Step 2: Re-Authorize Connection (If Needed)

  • If connection setup tests fail after granting permissions:
    1. In the connection setup form, click Re-Authorize Connection.

Step 3: Find Folder URL

  1. Log in to your SharePoint account.
  2. Navigate to the folder you want to sync.
  3. Find the folder’s URL, click Copy link, then Copy to note it for Fivetran configuration.

Step 4: Select Sync Strategy

Ensure you (or the authorizing user) are a member of the SharePoint site to sync.
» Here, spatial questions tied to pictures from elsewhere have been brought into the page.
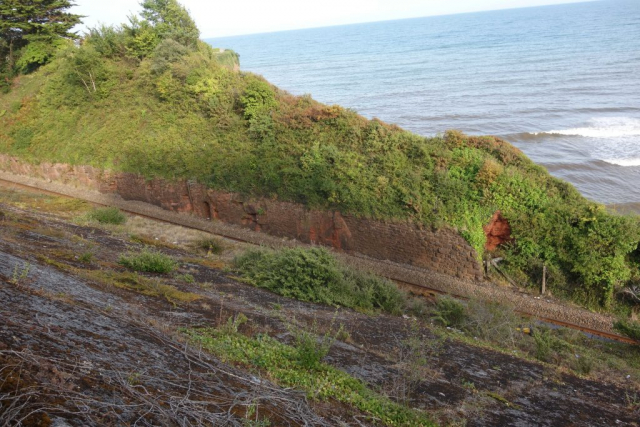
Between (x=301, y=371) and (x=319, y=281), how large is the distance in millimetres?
5591

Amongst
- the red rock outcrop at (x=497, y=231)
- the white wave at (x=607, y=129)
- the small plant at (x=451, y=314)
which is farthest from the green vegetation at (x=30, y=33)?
the white wave at (x=607, y=129)

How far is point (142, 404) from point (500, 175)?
14.3 metres

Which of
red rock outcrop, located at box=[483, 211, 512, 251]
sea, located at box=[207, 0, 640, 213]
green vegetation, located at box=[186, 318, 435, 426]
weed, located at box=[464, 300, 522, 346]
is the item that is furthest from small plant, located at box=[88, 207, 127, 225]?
A: red rock outcrop, located at box=[483, 211, 512, 251]

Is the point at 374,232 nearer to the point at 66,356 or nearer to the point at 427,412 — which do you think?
the point at 427,412

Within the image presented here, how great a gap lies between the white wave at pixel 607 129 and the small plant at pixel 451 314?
24939mm

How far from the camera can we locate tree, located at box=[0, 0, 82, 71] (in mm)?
30078

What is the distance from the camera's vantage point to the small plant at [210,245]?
16969mm

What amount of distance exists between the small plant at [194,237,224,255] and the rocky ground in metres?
5.77

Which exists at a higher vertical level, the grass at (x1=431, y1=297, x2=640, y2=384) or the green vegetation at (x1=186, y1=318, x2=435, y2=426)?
the green vegetation at (x1=186, y1=318, x2=435, y2=426)

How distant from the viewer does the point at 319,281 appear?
11438mm

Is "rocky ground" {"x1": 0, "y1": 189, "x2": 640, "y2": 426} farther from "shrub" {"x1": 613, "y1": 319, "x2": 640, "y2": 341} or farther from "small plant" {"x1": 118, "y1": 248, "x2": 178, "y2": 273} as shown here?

  1. In the connection setup form, select a Sync Strategy:
    • Magic Folder
    • Merge Mode
  2. Enter a Destination schema name of your choice.
  3. For Merge Mode, enter a Table group name. This combines with the destination schema to form the Fivetran connection name <destination_schema>.<table_group_name>. It’s used only in Fivetran and does not appear in your destination.
  4. Based on your access type, complete the following:
    • Quick Setup:
      1. Click Authorize. You’ll be redirected to SharePoint to authorize Fivetran’s access, then back to Fivetran.
    • Advanced Setup:
      1. In the Connect section, enter the Tenant ID, Client ID, and Client Secret noted earlier.
      2. In the Base folder URL field, enter the folder URL from Step 3.
      3. (Optional) Click Run connection test to validate credentials. You can skip this, but it will be tested after configuration.
    • Limited Sites (Legacy):
      1. Enter the Microsoft Entra ID Tenant ID from Step 1.4.1.
      2. Click Authorize. You’ll be redirected to SharePoint to authorize Fivetran’s access, then back to Fivetran.

Step 5: Configure Connection (Merge Mode)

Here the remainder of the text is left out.